WHAT ARE THE BIOLOGICAL AND SOCIETAL INFLUENCES ON GENDER?

  • X and Y chromosomes control a person’s sex—the biological categorization of that person as either male or female.
  • Sex roles and conditioning affect the behaviours and characteristics that define gender, and a person’s gender identity can be fluid. This socialization of gender begins at birth and continues throughout the lifespan. The gender learning theory and the gender schemata theory explain the many ways we learn to be a specific gender.
  • Therefore, sex is biologically determined, whereas gender is environmentally determined.

WHAT ARE THE TYPICAL AND ATYPICAL PROCESSES INVOLVED IN AN INDIVIDUAL’S DEVELOPMENT OF A GENDER IDENTITY?

  • Typically, a child has male or female genitals at birth and develops secondary sexual characteristics during puberty. An individual identifies with either gender based on these biological characteristics and the responses they receive from others.
  • Atypically, a person can be born with ambiguous genitalia. A person born with one set of sexual characteristics may identify with the opposite sex and choose gender reassignment surgery.
  • Some individuals experience gender identity disorder, a feeling that they are born in the body of the wrong sex.
  • Androgynous individuals consider themselves to be equal in male and female traits.
  • Sexism can arise when we hold strict and unchanging views of what men and women can do, known as gender stereotypes.

WHAT SIMILARITIES AND DIFFERENCES BETWEEN THE GENDERS HAVE BEEN OBSERVED AND STUDIED?

  • Women tend to be shorter than men.

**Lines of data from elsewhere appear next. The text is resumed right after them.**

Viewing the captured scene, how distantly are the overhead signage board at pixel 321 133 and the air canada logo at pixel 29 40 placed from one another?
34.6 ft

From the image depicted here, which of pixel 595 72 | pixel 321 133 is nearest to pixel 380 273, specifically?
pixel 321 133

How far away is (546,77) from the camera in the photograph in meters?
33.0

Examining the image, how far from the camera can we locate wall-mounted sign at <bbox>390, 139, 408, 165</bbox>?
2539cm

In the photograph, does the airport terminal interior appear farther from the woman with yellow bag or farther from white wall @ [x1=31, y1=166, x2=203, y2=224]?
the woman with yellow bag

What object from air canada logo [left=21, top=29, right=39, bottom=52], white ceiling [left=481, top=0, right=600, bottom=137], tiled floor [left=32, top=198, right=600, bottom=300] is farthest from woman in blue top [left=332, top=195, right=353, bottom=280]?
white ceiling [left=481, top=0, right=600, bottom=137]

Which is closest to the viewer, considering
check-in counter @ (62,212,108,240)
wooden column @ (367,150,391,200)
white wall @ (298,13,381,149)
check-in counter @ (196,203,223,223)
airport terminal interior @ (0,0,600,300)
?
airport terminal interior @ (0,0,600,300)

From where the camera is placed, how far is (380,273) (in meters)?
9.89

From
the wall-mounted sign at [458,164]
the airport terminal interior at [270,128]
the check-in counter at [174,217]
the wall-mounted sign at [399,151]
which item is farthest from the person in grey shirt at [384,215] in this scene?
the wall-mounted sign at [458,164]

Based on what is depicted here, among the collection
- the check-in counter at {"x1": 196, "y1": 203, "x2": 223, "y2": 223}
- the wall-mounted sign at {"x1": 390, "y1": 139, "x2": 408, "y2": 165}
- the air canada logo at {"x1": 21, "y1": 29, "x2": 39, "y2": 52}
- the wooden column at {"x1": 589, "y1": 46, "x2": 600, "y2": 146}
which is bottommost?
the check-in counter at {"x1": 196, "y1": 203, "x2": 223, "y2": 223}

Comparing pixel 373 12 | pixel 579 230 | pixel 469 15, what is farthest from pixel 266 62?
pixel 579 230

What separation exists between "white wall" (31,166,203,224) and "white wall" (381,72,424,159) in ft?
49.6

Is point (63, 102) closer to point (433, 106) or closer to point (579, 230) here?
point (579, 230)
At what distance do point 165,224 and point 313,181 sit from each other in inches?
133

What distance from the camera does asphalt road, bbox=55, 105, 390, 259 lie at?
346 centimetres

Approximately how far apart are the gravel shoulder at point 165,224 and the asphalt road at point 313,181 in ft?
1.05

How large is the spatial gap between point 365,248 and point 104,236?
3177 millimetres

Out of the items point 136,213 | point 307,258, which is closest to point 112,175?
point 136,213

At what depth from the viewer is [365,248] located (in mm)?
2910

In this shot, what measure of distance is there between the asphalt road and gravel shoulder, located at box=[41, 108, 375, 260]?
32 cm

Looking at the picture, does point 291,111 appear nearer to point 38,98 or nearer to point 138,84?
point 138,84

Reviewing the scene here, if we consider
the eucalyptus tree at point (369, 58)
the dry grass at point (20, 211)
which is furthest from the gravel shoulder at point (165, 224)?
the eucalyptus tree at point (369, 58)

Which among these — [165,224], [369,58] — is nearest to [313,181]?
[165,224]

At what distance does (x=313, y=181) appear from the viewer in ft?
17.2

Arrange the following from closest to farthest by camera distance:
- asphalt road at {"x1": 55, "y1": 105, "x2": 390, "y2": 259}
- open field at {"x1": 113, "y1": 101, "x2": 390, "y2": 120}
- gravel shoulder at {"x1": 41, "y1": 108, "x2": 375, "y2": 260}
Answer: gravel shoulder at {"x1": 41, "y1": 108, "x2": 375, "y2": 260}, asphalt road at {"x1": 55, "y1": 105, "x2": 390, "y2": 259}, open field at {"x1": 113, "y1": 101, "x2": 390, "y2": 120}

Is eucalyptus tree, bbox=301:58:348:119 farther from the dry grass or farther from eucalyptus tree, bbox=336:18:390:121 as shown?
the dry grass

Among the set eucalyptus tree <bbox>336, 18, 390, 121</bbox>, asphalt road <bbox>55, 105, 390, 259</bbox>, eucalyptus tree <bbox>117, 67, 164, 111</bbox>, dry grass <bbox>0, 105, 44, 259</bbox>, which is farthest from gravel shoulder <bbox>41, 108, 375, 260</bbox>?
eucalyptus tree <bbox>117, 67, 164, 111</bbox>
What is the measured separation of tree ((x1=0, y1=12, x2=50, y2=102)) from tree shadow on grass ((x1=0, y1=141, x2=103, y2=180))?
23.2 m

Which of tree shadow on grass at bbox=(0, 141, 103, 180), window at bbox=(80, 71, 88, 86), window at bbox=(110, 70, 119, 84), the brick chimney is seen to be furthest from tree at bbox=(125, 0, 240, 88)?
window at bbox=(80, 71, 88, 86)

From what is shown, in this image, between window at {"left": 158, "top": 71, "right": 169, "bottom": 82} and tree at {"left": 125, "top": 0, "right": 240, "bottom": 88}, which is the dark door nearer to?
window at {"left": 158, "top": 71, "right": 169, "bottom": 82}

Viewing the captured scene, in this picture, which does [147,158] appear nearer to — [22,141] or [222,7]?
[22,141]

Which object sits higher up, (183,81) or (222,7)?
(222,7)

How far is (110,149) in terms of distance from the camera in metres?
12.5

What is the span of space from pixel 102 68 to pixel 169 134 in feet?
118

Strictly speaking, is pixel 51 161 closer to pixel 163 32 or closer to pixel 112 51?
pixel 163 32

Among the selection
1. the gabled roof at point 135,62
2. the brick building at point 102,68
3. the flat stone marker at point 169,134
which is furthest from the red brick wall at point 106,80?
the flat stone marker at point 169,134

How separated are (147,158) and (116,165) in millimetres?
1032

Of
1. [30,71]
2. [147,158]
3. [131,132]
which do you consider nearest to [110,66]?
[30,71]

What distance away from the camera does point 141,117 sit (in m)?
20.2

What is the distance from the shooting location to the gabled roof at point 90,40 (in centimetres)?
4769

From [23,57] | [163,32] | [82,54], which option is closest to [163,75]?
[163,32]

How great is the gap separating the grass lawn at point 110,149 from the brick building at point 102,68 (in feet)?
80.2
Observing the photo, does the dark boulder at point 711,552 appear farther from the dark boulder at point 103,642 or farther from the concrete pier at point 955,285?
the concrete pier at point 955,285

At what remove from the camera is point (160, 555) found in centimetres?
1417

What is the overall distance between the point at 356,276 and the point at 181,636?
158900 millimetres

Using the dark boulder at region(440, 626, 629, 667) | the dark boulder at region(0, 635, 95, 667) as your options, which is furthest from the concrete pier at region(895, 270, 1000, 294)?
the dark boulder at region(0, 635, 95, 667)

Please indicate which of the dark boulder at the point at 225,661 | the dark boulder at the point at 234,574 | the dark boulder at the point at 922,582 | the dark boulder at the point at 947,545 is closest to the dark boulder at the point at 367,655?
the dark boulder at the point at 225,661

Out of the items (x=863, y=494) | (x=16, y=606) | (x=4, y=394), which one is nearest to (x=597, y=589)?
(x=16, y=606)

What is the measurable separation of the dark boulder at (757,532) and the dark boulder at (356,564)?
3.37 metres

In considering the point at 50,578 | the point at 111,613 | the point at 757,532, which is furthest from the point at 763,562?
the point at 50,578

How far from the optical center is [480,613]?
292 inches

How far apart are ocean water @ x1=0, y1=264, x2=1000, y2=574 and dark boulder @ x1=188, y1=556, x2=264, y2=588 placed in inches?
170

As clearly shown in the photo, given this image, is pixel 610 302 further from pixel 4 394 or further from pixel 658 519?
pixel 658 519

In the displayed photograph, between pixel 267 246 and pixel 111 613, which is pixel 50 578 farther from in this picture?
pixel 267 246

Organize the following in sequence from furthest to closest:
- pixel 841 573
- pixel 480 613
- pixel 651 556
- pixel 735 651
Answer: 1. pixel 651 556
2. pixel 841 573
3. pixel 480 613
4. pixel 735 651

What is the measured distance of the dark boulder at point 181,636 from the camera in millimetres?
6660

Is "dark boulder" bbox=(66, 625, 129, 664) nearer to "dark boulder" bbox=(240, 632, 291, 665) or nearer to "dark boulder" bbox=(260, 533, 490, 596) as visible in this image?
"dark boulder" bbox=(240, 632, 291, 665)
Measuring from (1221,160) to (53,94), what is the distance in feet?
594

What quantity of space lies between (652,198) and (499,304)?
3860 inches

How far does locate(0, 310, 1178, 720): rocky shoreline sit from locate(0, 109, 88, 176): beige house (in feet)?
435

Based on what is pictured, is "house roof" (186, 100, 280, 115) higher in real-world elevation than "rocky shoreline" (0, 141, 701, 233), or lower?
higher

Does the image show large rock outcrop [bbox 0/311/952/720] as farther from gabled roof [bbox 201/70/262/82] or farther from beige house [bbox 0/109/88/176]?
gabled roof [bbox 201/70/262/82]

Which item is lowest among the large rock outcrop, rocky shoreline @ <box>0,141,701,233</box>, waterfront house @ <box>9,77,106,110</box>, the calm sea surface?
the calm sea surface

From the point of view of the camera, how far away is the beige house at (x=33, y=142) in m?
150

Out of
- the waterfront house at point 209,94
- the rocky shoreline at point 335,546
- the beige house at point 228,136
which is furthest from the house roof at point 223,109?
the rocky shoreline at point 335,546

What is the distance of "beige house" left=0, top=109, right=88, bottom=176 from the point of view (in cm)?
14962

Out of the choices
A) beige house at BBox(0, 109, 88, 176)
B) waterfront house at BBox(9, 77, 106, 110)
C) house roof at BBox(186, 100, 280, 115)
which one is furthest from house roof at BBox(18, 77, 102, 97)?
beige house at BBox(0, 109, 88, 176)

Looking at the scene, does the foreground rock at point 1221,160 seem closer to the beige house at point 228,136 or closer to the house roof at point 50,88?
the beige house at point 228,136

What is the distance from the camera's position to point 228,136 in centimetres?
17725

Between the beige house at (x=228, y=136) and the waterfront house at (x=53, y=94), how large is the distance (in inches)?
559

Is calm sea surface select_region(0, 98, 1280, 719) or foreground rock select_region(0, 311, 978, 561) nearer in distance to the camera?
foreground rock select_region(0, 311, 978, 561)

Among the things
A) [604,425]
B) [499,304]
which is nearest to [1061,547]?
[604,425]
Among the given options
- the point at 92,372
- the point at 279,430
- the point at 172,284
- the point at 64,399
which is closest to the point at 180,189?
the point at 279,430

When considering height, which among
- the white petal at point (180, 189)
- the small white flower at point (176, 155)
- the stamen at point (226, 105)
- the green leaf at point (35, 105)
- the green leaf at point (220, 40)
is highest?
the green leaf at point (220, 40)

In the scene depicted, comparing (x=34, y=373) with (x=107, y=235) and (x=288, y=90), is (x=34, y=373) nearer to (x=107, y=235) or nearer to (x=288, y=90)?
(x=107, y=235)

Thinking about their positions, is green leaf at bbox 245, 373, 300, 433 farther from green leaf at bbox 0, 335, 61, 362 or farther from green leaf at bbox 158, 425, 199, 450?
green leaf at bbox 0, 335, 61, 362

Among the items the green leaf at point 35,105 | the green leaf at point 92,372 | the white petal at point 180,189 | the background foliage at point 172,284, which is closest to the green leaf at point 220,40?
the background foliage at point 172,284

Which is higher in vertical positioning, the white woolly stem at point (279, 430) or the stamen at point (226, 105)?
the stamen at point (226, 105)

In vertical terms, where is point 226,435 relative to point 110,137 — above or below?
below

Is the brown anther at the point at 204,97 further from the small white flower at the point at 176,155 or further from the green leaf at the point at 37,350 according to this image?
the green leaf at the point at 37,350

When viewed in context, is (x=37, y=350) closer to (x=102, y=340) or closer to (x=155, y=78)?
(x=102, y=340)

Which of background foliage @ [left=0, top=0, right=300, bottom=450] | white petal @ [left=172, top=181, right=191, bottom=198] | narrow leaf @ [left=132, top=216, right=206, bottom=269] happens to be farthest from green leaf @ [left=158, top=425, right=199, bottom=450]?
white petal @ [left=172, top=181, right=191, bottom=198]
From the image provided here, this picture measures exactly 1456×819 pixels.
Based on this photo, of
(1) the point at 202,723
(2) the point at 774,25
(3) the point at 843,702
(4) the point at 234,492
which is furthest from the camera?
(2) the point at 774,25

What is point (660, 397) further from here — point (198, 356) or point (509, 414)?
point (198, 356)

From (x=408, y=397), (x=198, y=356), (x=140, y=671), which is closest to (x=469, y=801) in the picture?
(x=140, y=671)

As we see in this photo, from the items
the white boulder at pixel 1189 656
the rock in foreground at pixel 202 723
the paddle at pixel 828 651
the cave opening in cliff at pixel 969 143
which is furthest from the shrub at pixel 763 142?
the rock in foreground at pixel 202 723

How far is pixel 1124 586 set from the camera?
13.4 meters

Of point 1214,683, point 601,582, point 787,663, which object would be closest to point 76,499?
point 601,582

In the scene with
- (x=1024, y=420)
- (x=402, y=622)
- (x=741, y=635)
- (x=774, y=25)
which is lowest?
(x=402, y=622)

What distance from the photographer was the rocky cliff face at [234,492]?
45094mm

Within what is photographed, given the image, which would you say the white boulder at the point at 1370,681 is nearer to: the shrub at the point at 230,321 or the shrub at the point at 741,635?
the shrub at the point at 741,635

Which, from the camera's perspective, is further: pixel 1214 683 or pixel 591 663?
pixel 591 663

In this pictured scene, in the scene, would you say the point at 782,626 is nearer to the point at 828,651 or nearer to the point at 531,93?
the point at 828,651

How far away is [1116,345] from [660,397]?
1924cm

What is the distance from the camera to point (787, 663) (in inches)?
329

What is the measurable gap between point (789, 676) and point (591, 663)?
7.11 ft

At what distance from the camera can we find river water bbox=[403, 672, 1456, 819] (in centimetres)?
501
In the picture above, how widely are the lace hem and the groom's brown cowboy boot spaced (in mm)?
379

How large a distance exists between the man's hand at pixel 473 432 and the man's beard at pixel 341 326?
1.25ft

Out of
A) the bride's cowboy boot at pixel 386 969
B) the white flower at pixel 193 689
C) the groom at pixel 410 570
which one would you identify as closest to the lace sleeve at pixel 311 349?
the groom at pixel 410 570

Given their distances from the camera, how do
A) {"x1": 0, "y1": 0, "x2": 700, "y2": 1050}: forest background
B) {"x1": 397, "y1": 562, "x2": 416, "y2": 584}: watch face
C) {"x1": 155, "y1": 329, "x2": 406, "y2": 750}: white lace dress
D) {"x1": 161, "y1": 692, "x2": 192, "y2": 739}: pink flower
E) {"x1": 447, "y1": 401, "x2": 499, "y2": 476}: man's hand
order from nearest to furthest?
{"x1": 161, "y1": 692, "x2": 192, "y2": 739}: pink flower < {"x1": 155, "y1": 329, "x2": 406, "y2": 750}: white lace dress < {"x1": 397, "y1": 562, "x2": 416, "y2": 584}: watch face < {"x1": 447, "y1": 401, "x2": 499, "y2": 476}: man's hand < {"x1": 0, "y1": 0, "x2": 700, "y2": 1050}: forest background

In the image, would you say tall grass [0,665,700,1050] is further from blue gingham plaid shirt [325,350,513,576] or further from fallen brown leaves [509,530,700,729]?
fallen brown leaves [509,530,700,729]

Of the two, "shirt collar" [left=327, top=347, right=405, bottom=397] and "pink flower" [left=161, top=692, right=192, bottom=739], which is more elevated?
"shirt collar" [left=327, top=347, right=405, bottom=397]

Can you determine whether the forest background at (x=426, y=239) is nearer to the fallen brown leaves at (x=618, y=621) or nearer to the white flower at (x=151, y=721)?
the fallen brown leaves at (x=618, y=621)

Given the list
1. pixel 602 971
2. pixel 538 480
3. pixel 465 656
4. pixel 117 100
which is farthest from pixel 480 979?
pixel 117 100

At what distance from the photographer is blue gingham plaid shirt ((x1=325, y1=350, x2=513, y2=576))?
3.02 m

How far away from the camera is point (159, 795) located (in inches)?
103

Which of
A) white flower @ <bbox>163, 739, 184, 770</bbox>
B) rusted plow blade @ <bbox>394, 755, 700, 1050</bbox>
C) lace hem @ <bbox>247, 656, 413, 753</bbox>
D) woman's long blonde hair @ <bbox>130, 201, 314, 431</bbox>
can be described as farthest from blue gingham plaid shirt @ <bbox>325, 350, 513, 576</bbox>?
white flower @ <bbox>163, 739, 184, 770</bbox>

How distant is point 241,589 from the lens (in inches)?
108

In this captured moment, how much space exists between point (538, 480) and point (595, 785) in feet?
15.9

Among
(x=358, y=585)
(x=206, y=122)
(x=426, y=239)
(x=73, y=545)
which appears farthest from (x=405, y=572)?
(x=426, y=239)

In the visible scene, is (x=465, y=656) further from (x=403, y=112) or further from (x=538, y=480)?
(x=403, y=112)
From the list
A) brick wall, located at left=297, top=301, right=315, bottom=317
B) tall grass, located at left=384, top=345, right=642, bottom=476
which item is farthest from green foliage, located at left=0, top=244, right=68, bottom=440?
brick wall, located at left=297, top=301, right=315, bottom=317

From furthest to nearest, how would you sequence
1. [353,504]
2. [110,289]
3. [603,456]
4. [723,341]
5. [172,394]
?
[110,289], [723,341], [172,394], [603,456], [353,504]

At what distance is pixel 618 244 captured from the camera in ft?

They generally have more fat and less muscle than men do, and they tend to live longer.
  • The male brain seems to be thicker in areas related to spatial abilities, while the female brain seems to be thicker in areas related to verbal abilities.
  • In general, men tend to be aggressive and socially dominant, and women tend to value interdependence and social connectedness.
  • In Canada, women make less money than men, are employed less often, and hold fewer high-powered managerial positions.

WHAT DO WE KNOW ABOUT THE BIOLOGICAL AND SOCIETAL INFLUENCES ON SEXUAL ORIENTATION?

  • Early psychological research suggested that people’s sexuality depended largely on their upbringing.
  • Most current research suggests that sexual orientation is largely biological in origin, dependent on such factors as genetics and birth order.